Document segment Block Start
Tuesday, August 20th, 2013

For the last two weeks I have been traveling forty five minutes in the morning and forty five minutes in the evening, participating in a ritual that modern humans refer to as a “commute.”  I stand or sit in the 1, 2, 3, 4, 5 or Q trains, and I try not to touch the people near me, although sometimes this cannot be avoided. This morning I touched a rabbi’s hand, for example. I try to focus on my shoes and discretely look out the windows to see whether I am close to my stop (I have not yet attuned my circadian rhythms to the subway system) and inevitably make eye contact with someone across from me. I look back at my shoes.
Document segment Block End
Try it ->
In the commute entry, why does the writer look out the windows of the train? Answer in one to three sentences. The listing that comes next isn't needed for anything here.
Source data Block Start
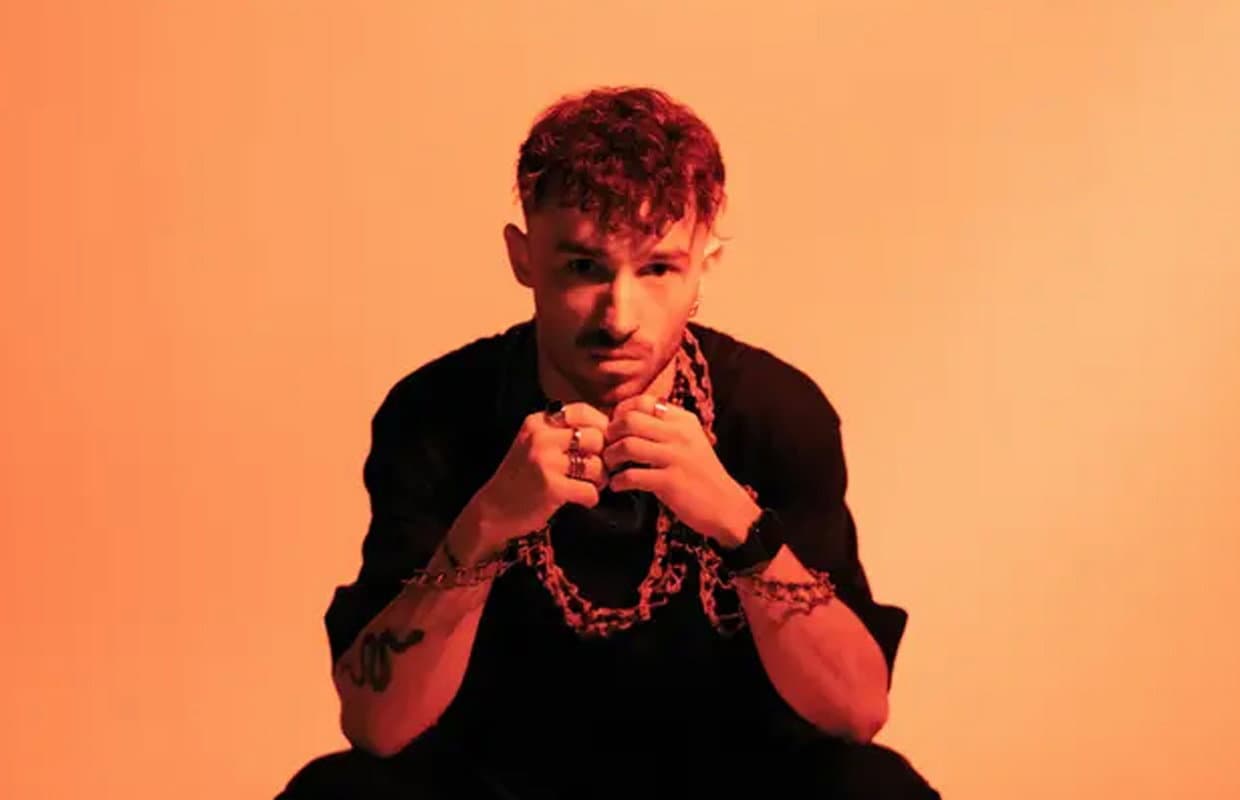 Portex @ Tomorrowland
Source data Block End
Exercise response ->
The writer looks out the windows to check whether the stop is getting close. This is needed because the writer's circadian rhythms are not yet attuned to the subway system.